• **What is being asked**: Record by record, write out the listing word for word while omitting pictures.

═════ Dataset extract ═════

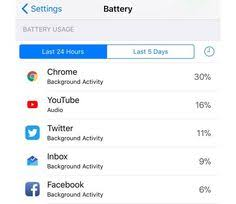 151 Best Ios Images Ios 11 Salems Lot Computer Tips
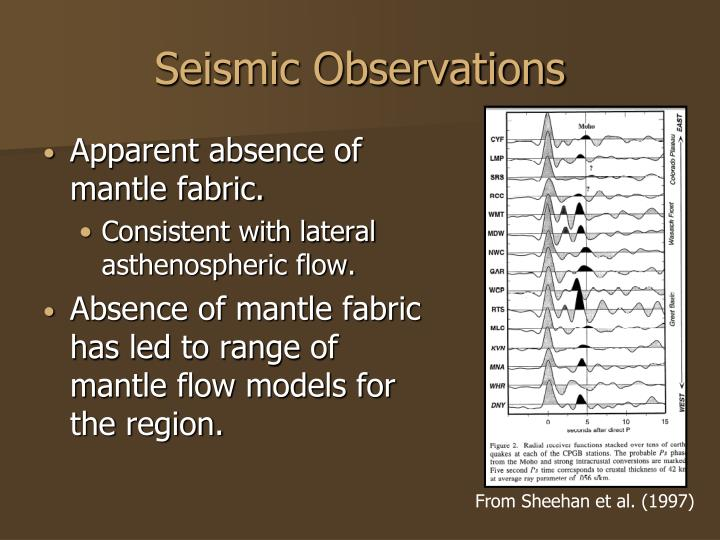 Seismic Observations
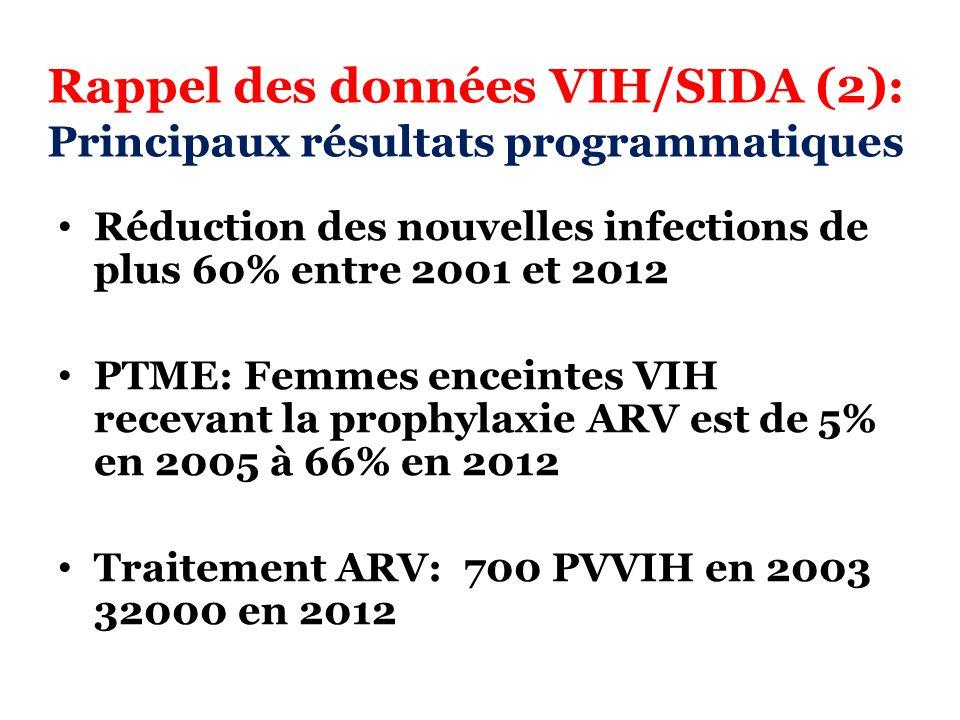 Rappel des données VIH/SIDA (2): Principaux résultats programmatiques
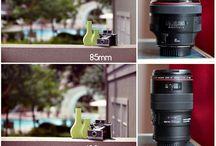 Camera ideas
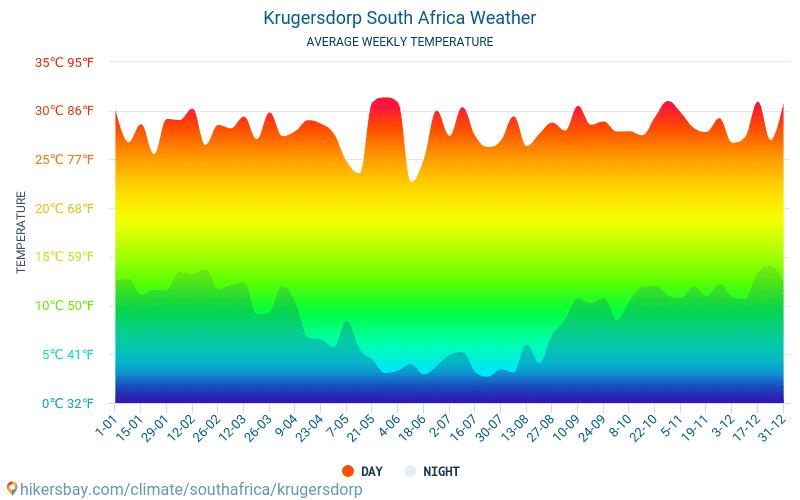 Krugersdorp - Temperaturi medii lunare şi vreme 2015 - 2018 Temperatura medie în Krugersdorp ani. Meteo medii în Krugersdorp, Africa de Sud.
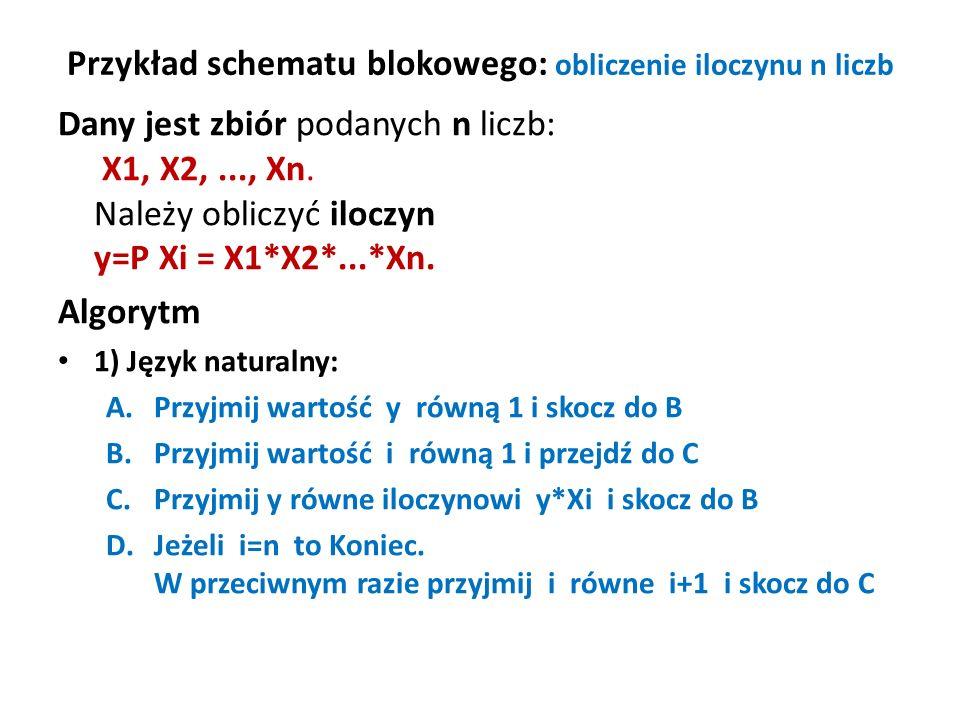 Przykład schematu blokowego: obliczenie iloczynu n liczb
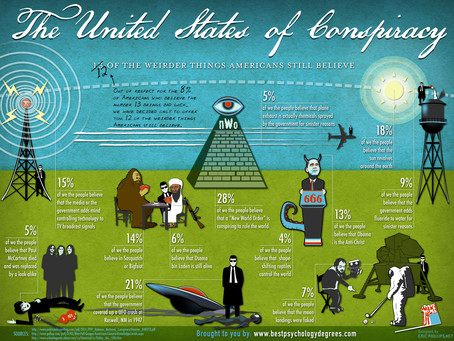 Conspiracy Theories:  A New Insight or is That Just What They Want You to Believe?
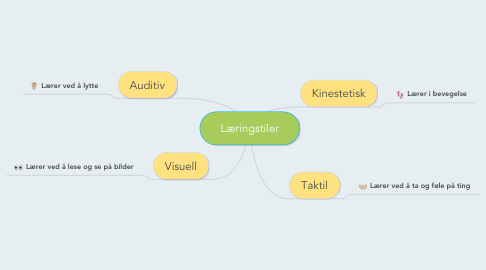 Mind Map: Læringstiler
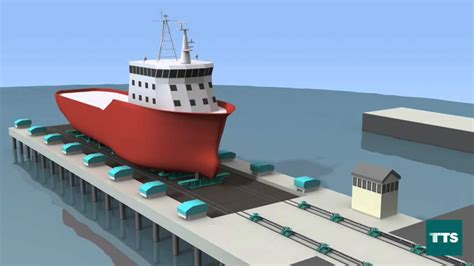 Designed For Outdoors tts handling systems fluid bed rail based ship launch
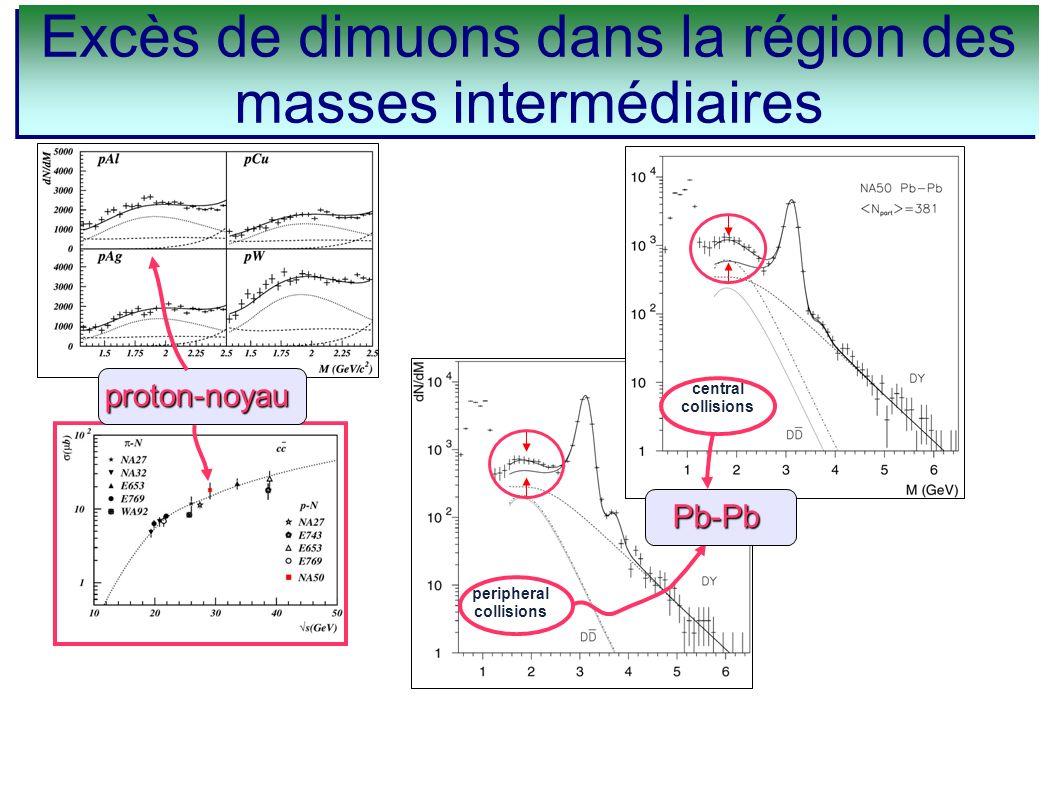 peripheral collisions central collisions Pb-Pb proton-noyau Excès de dimuons dans la région des masses intermédiaires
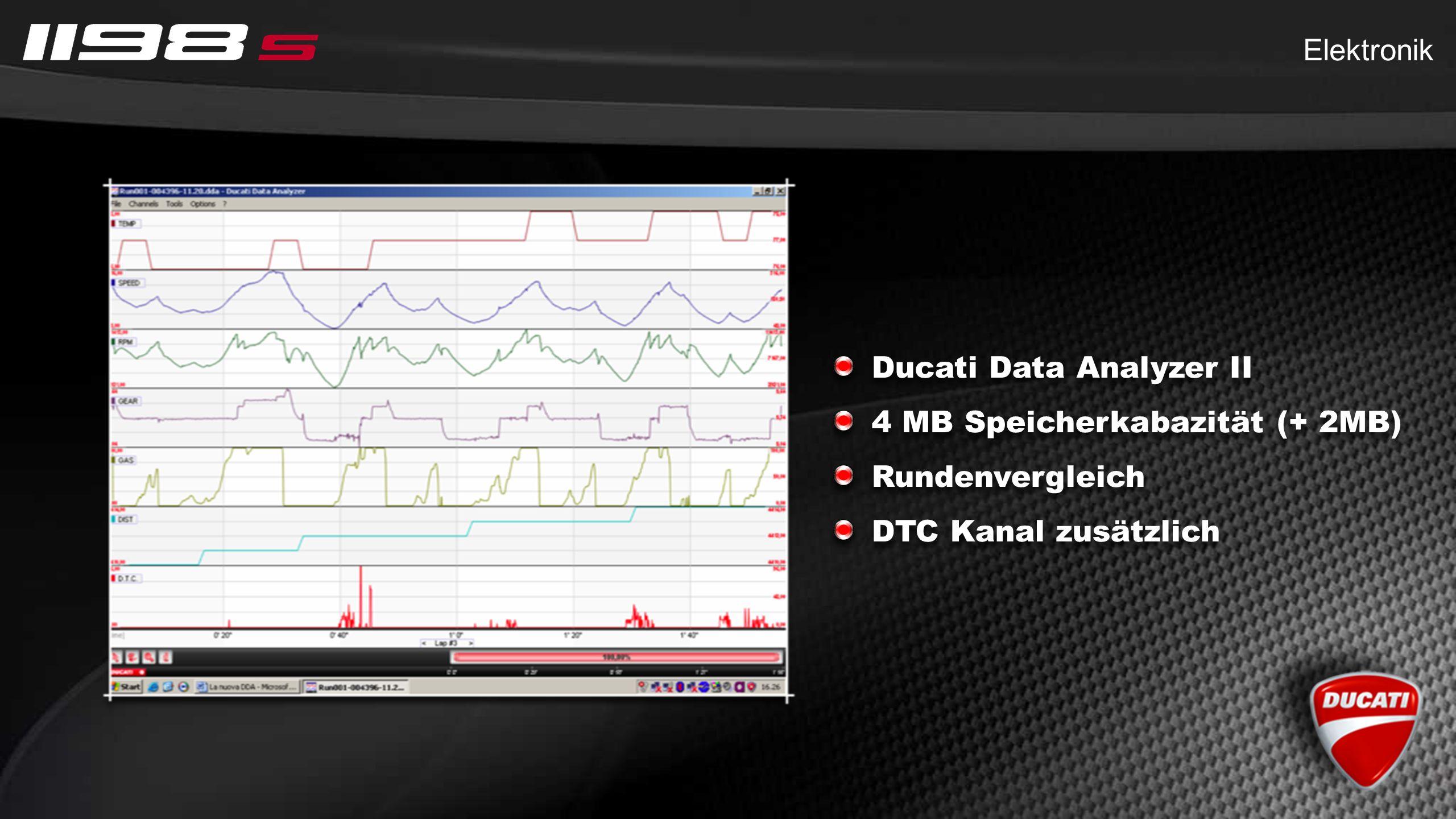 Ducati Data Analyzer II 4 MB Speicherkabazität (+ 2MB) Rundenvergleich DTC Kanal zusätzlich Ducati Data Analyzer II 4 MB Speicherkabazität (+ 2MB) Run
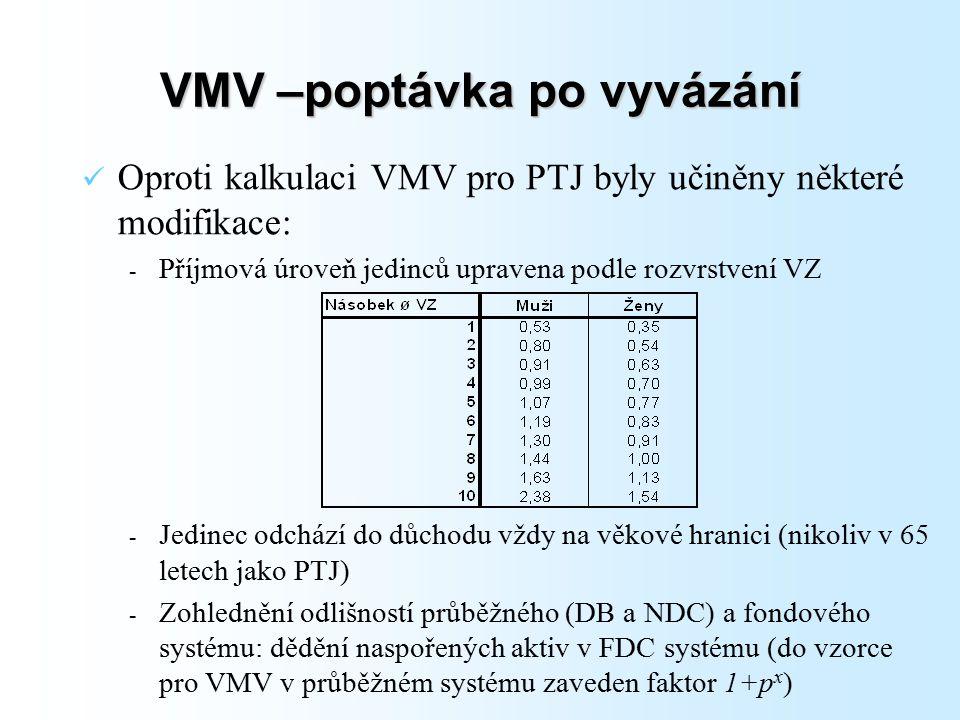 VMV –poptávka po vyvázání Oproti kalkulaci VMV pro PTJ byly učiněny některé modifikace: - Příjmová úroveň jedinců upravena podle rozvrstvení VZ - Jedinec odchází do důchodu vždy na věkové hranici (nikoliv v 65 letech jako PTJ) - Zohlednění odlišností průběžného (DB a NDC) a fondového systému: dědění naspořených aktiv v FDC systému (do vzorce pro VMV v průběžném systému zaveden faktor 1+p x )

═════

• **Output of the exercise**:
 151 Best Ios Images Ios 11 Salems Lot Computer Tips
 Seismic Observations
 Rappel des données VIH/SIDA (2): Principaux résultats programmatiques
 Camera ideas
 Krugersdorp - Temperaturi medii lunare şi vreme 2015 - 2018 Temperatura medie în Krugersdorp ani. Meteo medii în Krugersdorp, Africa de Sud.
 Przykład schematu blokowego: obliczenie iloczynu n liczb
 Conspiracy Theories:  A New Insight or is That Just What They Want You to Believe?
 Mind Map: Læringstiler
 Designed For Outdoors tts handling systems fluid bed rail based ship launch
 peripheral collisions central collisions Pb-Pb proton-noyau Excès de dimuons dans la région des masses intermédiaires
 Ducati Data Analyzer II 4 MB Speicherkabazität (+ 2MB) Rundenvergleich DTC Kanal zusätzlich Ducati Data Analyzer II 4 MB Speicherkabazität (+ 2MB) Run
 VMV –poptávka po vyvázání Oproti kalkulaci VMV pro PTJ byly učiněny některé modifikace: - Příjmová úroveň jedinců upravena podle rozvrstvení VZ - Jedinec odchází do důchodu vždy na věkové hranici (nikoliv v 65 letech jako PTJ) - Zohlednění odlišností průběžného (DB a NDC) a fondového systému: dědění naspořených aktiv v FDC systému (do vzorce pro VMV v průběžném systému zaveden faktor 1+p x )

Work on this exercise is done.